▸ Directive
Go to the line containing "What amount of" below; retype it and all following lines exactly, and leave out the pictures.

>> Start

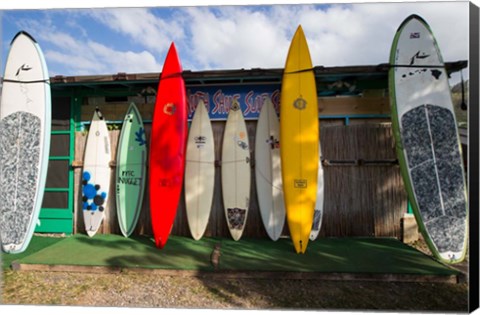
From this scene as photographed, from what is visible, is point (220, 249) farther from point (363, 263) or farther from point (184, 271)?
point (363, 263)

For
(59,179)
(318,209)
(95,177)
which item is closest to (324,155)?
(318,209)

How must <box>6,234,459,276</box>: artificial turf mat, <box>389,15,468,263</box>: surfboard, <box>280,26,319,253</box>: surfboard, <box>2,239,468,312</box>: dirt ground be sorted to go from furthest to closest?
<box>280,26,319,253</box>: surfboard → <box>389,15,468,263</box>: surfboard → <box>6,234,459,276</box>: artificial turf mat → <box>2,239,468,312</box>: dirt ground

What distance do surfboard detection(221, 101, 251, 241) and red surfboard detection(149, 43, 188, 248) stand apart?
56cm

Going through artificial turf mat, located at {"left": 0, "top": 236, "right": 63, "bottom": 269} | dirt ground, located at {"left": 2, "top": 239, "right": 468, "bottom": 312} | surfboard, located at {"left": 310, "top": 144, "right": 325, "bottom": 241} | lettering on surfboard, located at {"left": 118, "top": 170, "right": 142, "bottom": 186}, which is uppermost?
lettering on surfboard, located at {"left": 118, "top": 170, "right": 142, "bottom": 186}

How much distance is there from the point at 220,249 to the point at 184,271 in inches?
21.8

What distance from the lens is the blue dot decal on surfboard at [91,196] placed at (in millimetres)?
3381

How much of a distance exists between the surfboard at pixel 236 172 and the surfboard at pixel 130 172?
111 centimetres

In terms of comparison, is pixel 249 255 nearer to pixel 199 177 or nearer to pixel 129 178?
pixel 199 177

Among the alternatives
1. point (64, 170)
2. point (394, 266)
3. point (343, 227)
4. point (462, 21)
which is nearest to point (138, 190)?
point (64, 170)

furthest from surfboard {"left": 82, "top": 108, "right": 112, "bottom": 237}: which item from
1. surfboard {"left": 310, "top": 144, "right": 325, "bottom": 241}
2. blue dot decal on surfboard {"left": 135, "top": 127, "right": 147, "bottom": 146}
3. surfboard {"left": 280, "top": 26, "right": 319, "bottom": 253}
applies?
surfboard {"left": 310, "top": 144, "right": 325, "bottom": 241}

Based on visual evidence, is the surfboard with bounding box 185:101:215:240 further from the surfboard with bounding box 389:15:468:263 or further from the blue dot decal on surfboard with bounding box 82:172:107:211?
the surfboard with bounding box 389:15:468:263

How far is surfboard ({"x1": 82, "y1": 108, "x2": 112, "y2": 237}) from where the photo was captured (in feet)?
11.1

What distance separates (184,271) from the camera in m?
2.43

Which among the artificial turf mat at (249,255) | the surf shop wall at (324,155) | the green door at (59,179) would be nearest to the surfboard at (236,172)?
the surf shop wall at (324,155)
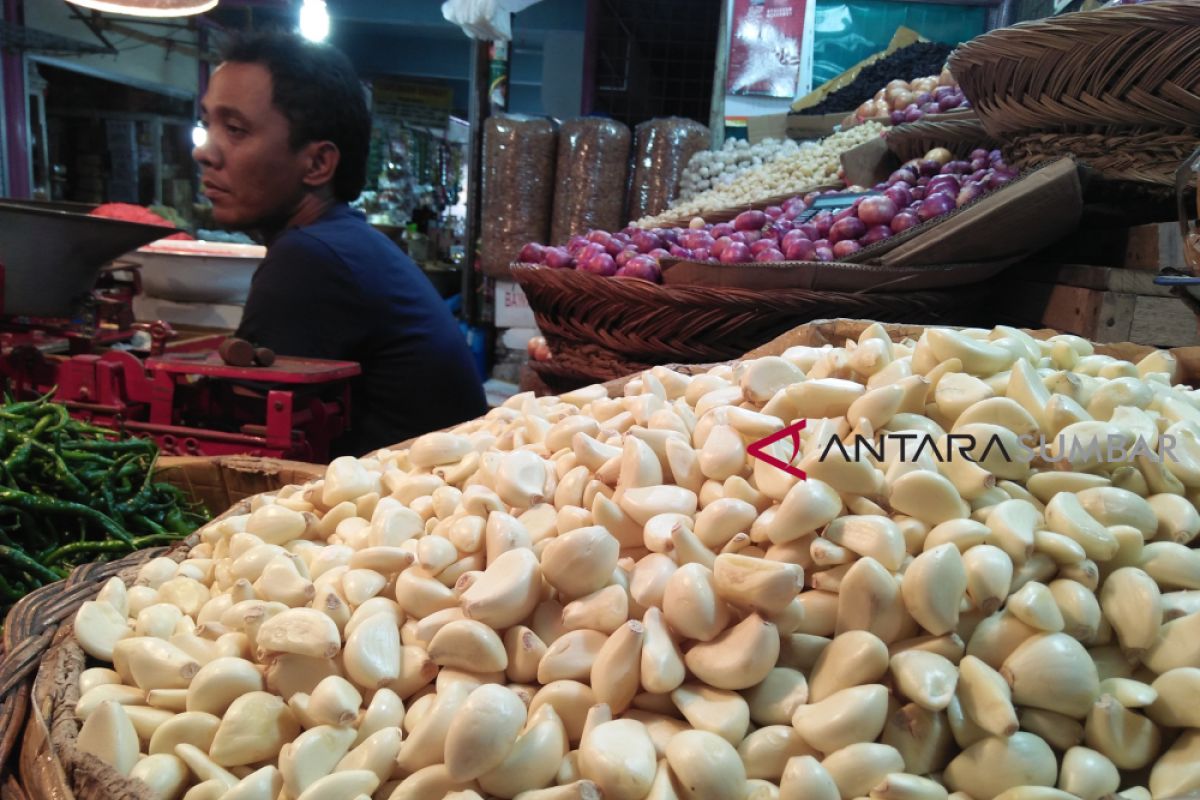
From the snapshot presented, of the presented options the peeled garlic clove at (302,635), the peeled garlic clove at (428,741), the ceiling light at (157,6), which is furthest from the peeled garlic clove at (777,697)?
the ceiling light at (157,6)

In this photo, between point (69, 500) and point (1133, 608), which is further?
point (69, 500)

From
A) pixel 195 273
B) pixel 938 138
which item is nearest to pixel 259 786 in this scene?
pixel 938 138

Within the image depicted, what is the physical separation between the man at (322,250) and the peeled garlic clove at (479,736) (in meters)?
1.38

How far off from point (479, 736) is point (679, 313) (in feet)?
3.94

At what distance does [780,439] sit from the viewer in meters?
0.74

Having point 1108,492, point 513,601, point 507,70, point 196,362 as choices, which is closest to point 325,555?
point 513,601

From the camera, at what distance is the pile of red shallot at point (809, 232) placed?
1833mm

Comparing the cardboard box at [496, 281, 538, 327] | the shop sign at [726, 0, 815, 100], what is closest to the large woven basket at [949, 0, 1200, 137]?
the shop sign at [726, 0, 815, 100]

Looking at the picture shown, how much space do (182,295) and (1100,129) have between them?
268cm

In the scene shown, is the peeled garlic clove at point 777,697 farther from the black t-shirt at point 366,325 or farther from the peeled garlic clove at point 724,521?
the black t-shirt at point 366,325

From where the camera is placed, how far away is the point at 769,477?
0.69 meters

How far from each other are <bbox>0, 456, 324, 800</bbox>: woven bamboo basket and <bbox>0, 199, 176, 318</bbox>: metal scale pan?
137cm

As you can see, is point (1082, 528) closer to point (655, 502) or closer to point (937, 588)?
point (937, 588)

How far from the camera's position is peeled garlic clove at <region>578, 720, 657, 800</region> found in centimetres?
53
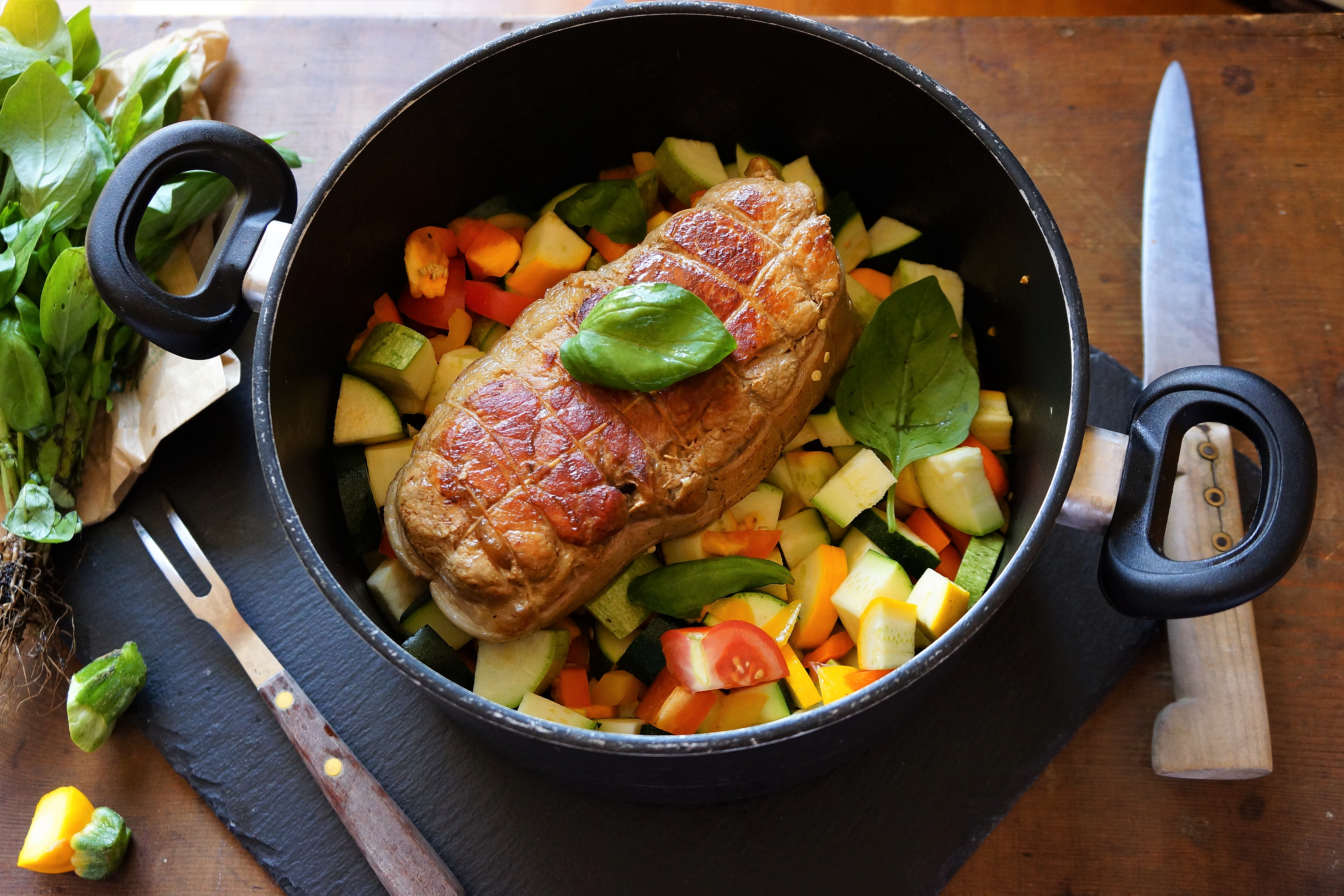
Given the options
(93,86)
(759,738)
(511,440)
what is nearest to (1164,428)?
(759,738)

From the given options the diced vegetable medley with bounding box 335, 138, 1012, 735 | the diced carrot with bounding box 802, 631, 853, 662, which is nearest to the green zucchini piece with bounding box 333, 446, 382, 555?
the diced vegetable medley with bounding box 335, 138, 1012, 735

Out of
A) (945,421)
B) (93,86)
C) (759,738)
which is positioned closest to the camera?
(759,738)

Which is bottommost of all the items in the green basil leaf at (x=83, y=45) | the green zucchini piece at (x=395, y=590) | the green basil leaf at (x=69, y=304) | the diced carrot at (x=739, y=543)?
the diced carrot at (x=739, y=543)

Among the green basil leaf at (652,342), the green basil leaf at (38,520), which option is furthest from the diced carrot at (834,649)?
the green basil leaf at (38,520)

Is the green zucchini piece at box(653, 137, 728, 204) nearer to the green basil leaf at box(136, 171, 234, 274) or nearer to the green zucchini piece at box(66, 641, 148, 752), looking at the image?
the green basil leaf at box(136, 171, 234, 274)

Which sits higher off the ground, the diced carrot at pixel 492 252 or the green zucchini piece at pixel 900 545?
the diced carrot at pixel 492 252

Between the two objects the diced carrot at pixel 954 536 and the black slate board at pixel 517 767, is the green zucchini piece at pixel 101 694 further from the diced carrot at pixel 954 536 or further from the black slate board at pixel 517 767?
the diced carrot at pixel 954 536

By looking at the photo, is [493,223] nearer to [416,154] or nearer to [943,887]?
[416,154]
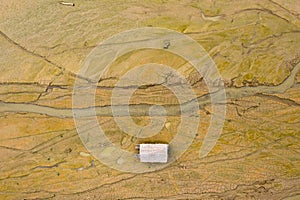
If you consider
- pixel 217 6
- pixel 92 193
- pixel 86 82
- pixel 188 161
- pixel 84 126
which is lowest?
pixel 92 193

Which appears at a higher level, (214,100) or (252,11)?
(252,11)

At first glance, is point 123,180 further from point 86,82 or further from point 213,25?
point 213,25

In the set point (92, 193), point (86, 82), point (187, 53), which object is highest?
point (187, 53)

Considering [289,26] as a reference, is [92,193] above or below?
below

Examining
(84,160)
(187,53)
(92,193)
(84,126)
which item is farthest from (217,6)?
(92,193)

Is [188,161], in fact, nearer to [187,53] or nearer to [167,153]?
[167,153]

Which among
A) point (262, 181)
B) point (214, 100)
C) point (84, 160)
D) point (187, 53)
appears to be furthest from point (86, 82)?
point (262, 181)
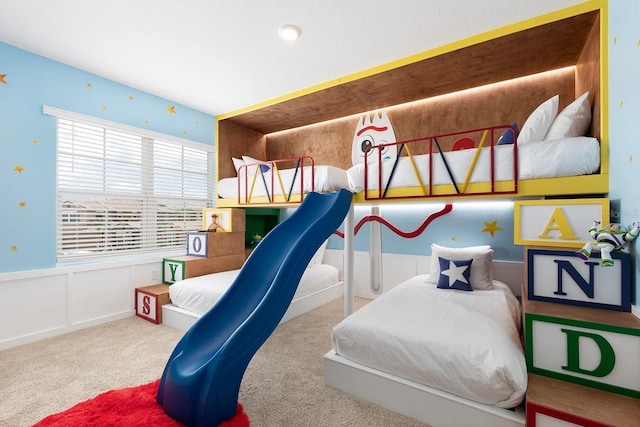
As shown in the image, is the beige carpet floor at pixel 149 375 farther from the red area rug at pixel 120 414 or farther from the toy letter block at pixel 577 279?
the toy letter block at pixel 577 279

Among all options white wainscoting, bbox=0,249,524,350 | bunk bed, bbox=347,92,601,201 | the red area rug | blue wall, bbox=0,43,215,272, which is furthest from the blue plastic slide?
blue wall, bbox=0,43,215,272

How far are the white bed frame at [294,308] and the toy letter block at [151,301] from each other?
6cm

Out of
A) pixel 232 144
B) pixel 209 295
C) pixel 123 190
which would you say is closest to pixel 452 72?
pixel 232 144

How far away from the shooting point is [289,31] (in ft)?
7.81

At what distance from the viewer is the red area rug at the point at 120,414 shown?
1.52 metres

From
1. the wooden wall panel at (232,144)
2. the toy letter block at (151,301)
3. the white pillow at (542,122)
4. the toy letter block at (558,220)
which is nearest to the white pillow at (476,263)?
the toy letter block at (558,220)

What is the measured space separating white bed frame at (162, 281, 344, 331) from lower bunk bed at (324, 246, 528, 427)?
50.7 inches

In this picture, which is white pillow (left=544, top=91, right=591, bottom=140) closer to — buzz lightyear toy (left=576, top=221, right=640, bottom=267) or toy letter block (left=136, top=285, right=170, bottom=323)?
buzz lightyear toy (left=576, top=221, right=640, bottom=267)

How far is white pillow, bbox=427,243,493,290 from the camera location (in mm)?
2748

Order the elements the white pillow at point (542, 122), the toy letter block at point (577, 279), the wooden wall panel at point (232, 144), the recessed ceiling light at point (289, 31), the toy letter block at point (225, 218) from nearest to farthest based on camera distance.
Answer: the toy letter block at point (577, 279) → the white pillow at point (542, 122) → the recessed ceiling light at point (289, 31) → the toy letter block at point (225, 218) → the wooden wall panel at point (232, 144)

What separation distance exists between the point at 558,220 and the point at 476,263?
1067mm

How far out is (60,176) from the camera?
2.93 meters

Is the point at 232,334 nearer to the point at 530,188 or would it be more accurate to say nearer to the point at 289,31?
the point at 530,188

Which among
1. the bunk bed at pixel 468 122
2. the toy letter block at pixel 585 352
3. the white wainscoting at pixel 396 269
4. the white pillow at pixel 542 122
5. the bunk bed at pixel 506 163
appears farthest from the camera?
the white wainscoting at pixel 396 269
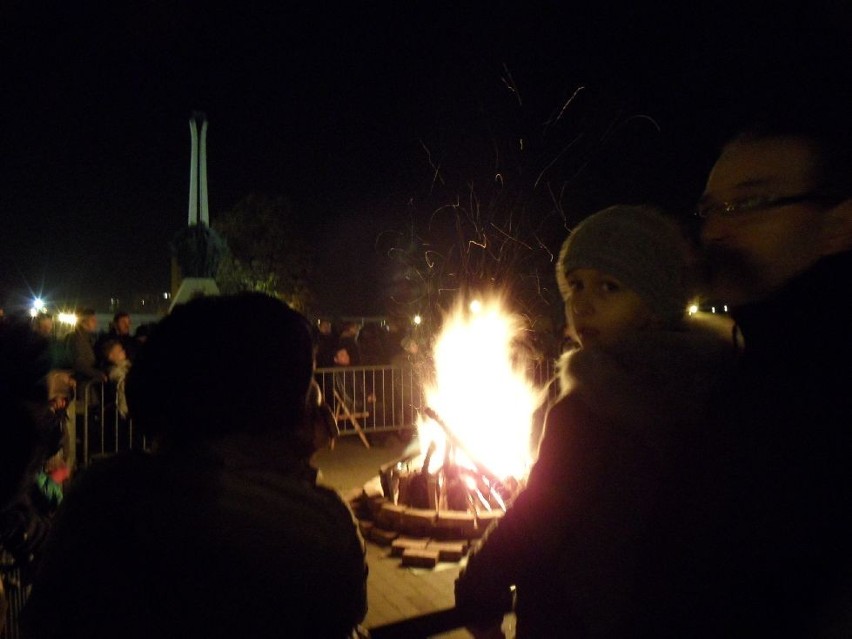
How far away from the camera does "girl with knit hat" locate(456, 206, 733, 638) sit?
1322 millimetres

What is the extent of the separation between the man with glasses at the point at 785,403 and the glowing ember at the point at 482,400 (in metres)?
4.20

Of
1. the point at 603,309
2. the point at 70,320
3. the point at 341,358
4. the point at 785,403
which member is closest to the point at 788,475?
the point at 785,403

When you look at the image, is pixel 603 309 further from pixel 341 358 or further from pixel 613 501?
pixel 341 358

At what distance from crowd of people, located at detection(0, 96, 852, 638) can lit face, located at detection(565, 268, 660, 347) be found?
0.50 ft

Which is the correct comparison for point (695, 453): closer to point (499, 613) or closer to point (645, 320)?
point (645, 320)

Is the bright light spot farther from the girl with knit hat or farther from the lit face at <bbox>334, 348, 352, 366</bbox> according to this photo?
the girl with knit hat

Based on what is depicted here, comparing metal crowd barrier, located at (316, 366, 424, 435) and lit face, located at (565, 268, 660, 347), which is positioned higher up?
lit face, located at (565, 268, 660, 347)

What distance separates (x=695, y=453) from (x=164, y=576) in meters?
1.19

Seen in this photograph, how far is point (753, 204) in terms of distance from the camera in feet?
4.12

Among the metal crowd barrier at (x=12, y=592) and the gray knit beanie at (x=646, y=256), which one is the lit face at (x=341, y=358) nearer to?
the metal crowd barrier at (x=12, y=592)

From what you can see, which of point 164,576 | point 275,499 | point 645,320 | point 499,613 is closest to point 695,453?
point 645,320

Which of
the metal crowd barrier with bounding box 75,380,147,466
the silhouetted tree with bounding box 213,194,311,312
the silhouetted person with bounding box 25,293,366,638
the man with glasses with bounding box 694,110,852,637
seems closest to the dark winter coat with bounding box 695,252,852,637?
the man with glasses with bounding box 694,110,852,637

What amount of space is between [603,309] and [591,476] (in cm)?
62

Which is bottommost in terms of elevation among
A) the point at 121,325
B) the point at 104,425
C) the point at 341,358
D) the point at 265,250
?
the point at 104,425
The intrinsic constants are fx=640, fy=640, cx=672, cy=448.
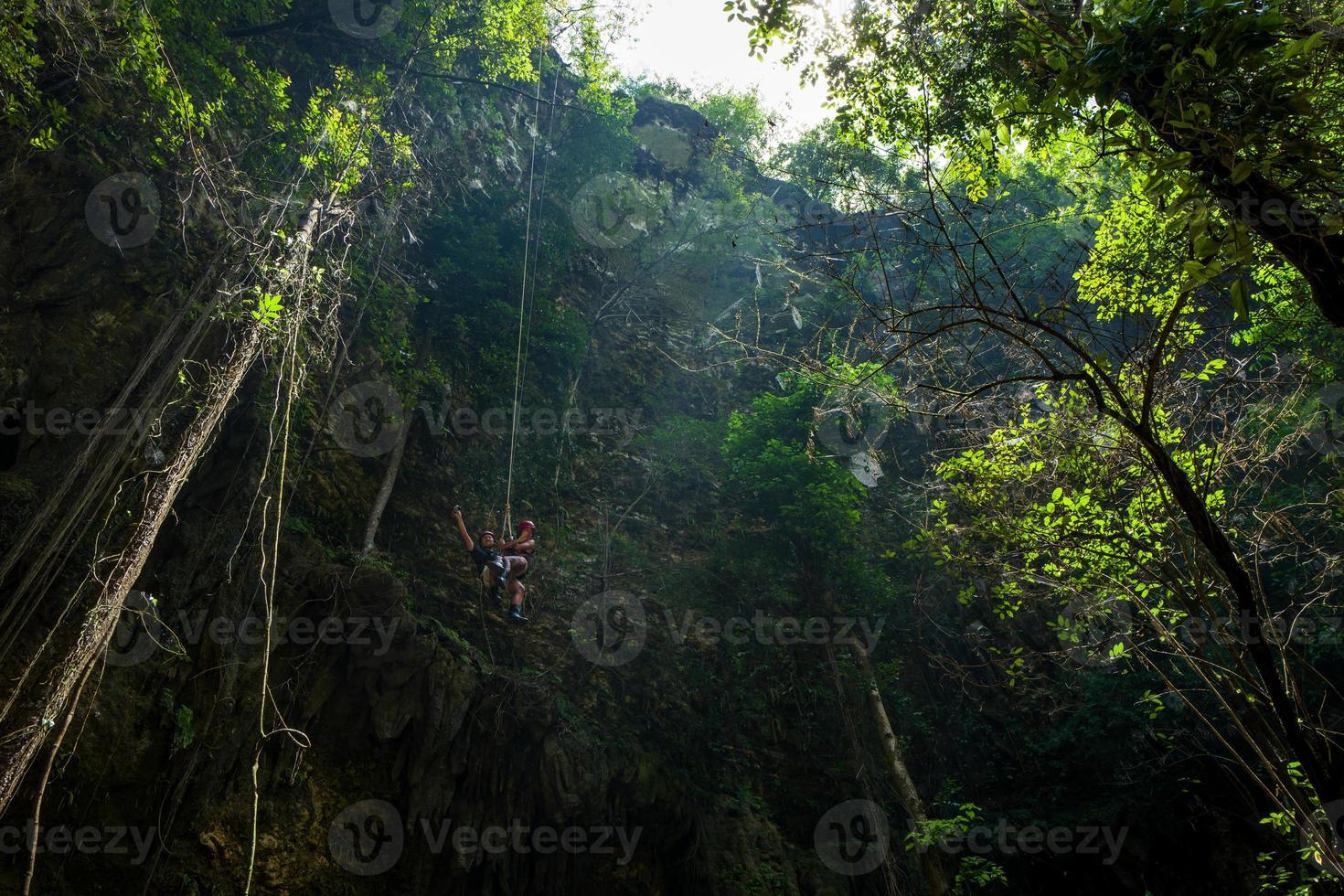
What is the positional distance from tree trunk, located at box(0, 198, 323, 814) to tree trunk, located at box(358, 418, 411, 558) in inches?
183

>> End

▸ Result
What amount of space is between [603,309] and [591,476] (in cm)?
62

Which is bottommost in terms of elevation among
A) the point at 121,325
B) the point at 104,425
C) the point at 341,358
D) the point at 265,250
?
the point at 104,425
The intrinsic constants are fx=640, fy=640, cx=672, cy=448.
What is the positional distance from tree trunk, located at box(0, 198, 323, 814) to tree trunk, located at box(358, 418, 411, 558) in inches?
183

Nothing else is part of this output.